#### EXERCISE DESCRIPTION:
From the post about the PRSA higher education summit, list every place where the opening media tours were held.

PRSA CHE Senior Summit: Demonstrating the Impact of PRPosted: May 7, 2012
The higher ed conference season is in full-swing, and at the end of April Danielle and I traveled to Washington, D.C. for the PRSA Counselors to Higher Education Senior Summit. Our participation with this event has steadily grown over the past few years, and this year not only was readMedia a presenting sponsor, but I was also fortunate to be asked to present one of the plenary sessions. My topic: “Developing a Social Content Strategy: Finding the right mix of earned, owned and paid media.”
The conference began on Wednesday afternoon with media tours at NPR, The Chronicle of Higher Education, Inside Higher Ed, and the Washington Post. I joined the NPR tour (see my quick impression of it in this video) and got to see where NPR Music’s “Tiny Desk” concert series is recorded, as well as look in on Robert Siegel recording promos for that evening’s All Things Considered. On Wednesday evening, Swarthmore president Dr. Rebecca Chopp presented the Patrick Jackson lecture and outlined her views on how liberal arts education, and higher education in general, provides a critical avenue for community discussion and dialogue.

#### DATASET SECTION:
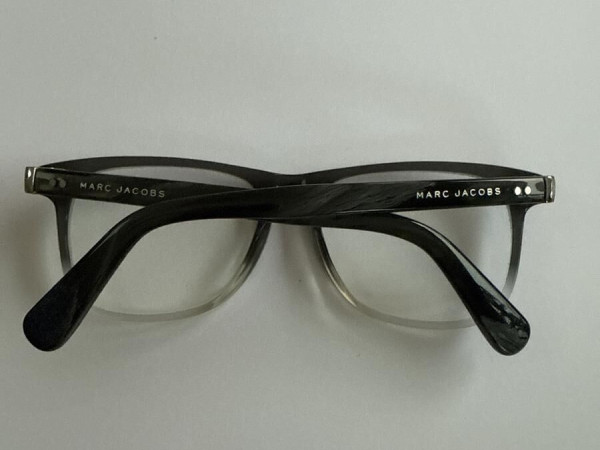 Marc Jacobs MJ 51 JON 145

#### RESPONSE TO THIS EXERCISE:
NPR, The Chronicle of Higher Education, Inside Higher Ed, and the Washington Post